Writer: Richard T. Wilson, Artist/Letterer: Stephen Mullan, Cover: Stephen Mullan.
Based on the 2015 short film of the same name, Halloween Girl Vol. 1 (Issue #1), is a black-and-white horror-thriller from small publisher Mad Shelley Comics, about the supernatural adventures of a ghost named Charlotte, who has decided to take on a “diabolic, secret society” called The Hollow, along with her (human? ghost?) gal pal Poe. Why? The Hollow killed Charlotte, and now they want to take over the world. To find clues to defeat The Hollow, Charlotte must navigate the mystical world of the In-Between. “Death is a lot of damned work,” she thinks. And as if killing her weren’t enough, now The Hollow have kidnapped her young son.
April 2022 saw the release of Halloween Girl Vol. 2 (Issue #2), tongue-in-cheekingly titled with the double-meaning “Charlotte’s Web” and which picks up right where Vol. 1 (Issue #1) left off, with Charlotte caught in a giant spider’s web in one of The Hollow’s subterranean prisons. The spider is the manifestation of Charlotte’s arachnophobia, and is the prison’s warden, who loves to torture the stolen souls condemned there by slowly destroying their minds by using their greatest fears. She and her youngling intend to have Charlotte for dinner, and end her meddling in The Hollow’s plans.

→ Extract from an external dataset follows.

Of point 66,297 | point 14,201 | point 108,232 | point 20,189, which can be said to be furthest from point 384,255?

One of these stolen souls distracts the spider long enough for Charlotte to escape, and meet more souls longing to escape. It seems Charlotte’s mission just grew.
Halloween Girl features solid dialogue from writer Richard T. Wilson. Every character speaks in a believable, conversational, real-world manner, not like a character in a comic book. This adds greatly in helping the reader become immersed in the story. Wilson has created an interesting premise in his supernatural ghost Charlotte, and her ongoing battle against The Hollow. There are twists and revelations that point to a Bigger Picture than Charlotte realizes. Wouldn’t Halloween Girl make a great CW tv series?
The art from Stephen Mullan is also solid, with well-drawn figures and facial expressions, and much-needed texturing to make blank backgrounds more interesting and to add dimension to surfaces. However, Mullan’s page layouts and overall style is at times a bit quiet and understated for a horror-thriller. Some moments of horror that should shock you are too quietly composed and undersized to have much impact. Mullan’s design of the giant spider is uber-creepy, with a human like skull and ghostly white pupils. Charlotte’s showdown with the spider is brief but impressive.
I realize the creator wanted a throwback look and feel to this series (hence the B&W), but I couldn’t help wishing it were in color. There are many special effects that would be greatly aided by color, including much-needed visual distinctions between ghostly Charlotte and humans, or the tortured souls she encounters. It’s also awkward when a color is mentioned as a descriptor, but you can’t see it in B&W.
Halloween Girl is a very fast and easy read, ending more quickly than I wanted it to, but is an enjoyable comic that supernatural-horror fans will get into, and is suitable for all ages, if you don’t mind the use of the word bitch a couple of times. No guarantees that the giant spider won’t create a few nightmares, though.
Halloween Girl Vol. 2 from Mad Shelley Comics released in April 2022. It can be purchased on the RTW Productions site or as a Kindle edition on Amazon.